Réussite malagasy : les Start-ups sont-elles la solution ?

Jirogasy, ce nom ne vous dit rien, de prime abord. Pourtant il s’agit manifestement d’un exemple de plus des potentialités en ressources humaines que regorge Madagascar.

Une start-up malagasy a fait le buzz. Deux jeunes malagasy, fondateurs de Jirogasy, se sont spécialisés dans l’ingénierie informatique. Après 2 années et quelques coups d’essai, nés de cette aventure entrepreneuriale qui a vu le jour en 2018, 2 associés issus d’une fratrie se sont distingués en créant le premier ordinateur 100% solaire. Vu de l’occident, cela peut surprendre sur les potentialités d’un tel produit. À Madagascar, et plus globalement en Afrique, cette idée ingénieuse est une révolution qui répond à un besoin ô combien important, puisque dans l’occupation des territoires et la densité de la population, une majorité des habitants résident en milieu rural. En effet, par cette innovation, les habitants des zones rurales accéderont plus aisément à l’informatique via ces ordinateurs solaires. Dans un contexte où seulement 23% de la population a accès à l’électricité, selon les données parues en 2016 ; soit moins d’1 malagasy sur 4, et 83% de la population vit en campagne. 

100% vita Malagasy, yes we can !

Si  cette start-up vient mettre en lumière les capacités intellectuelles et le savoir-faire de la jeunesse malagasy, dans un pays qui compte ¾ de sa population ayant moins de 25 ans, elle vient surtout rendre possible le 100% vita malagasy (100% made in Madagascar). Les matériaux utilisés sont tous issus de produits locaux recyclés. L’innovation est malagasy, la maintenance l’est tout autant, et la cible est le consommateur local. L’ONG Accessmad, qui officie dans l’accès à la promotion de l’éducation scientifique, ne s’est pas fait prier pour effectuer ses premières commandes auprès des deux frères de Jirogasy. D’autres devraient suivre – l’Etat sera vraisemblablement un accélérateur et promoteur de cette innovation- avec l’objectif de réduire sensiblement la fracture numérique, souvent reléguée à un second plan.
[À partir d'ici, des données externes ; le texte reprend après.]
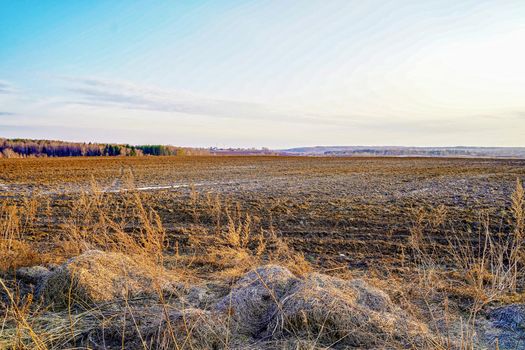 Plowed field in early spring in Russia.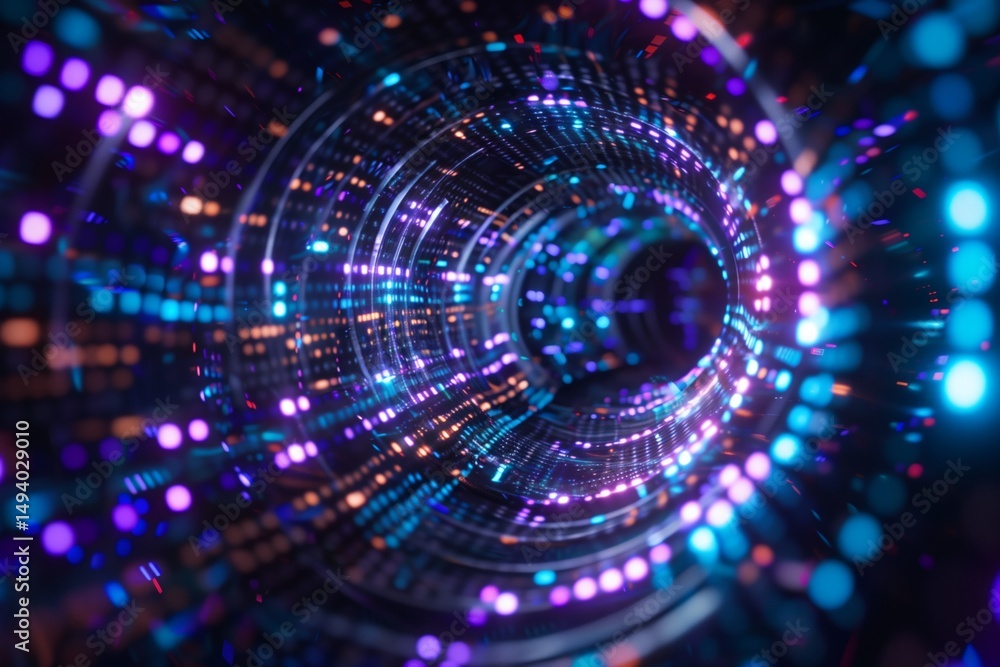 Fototapeta premium Futuristic data tunnel illuminated with vibrant blue, purple, and orange lights, suggesting digital connectivity and high-speed data transfer.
Plus qu’une innovation technologique, ce concept démontre que la construction d’un paradigme malagasy est envisageable et nécessaire. Un attelage comprenant le savoir-faire malagasy, la conjoncture économique et ses moyens limités, le recours à la jeunesse nationale et assouvir les besoins immenses et nombreux des consommateurs locaux, ces variables forment vraisemblablement pour tout entrepreneur l’équation vertueuse à trouver. Il y a fort à penser, dans cette lignée, que les starts up malagasy vont davantage s’inspirer du modèle Kenyan qui constitue une référence en Afrique subsaharienne.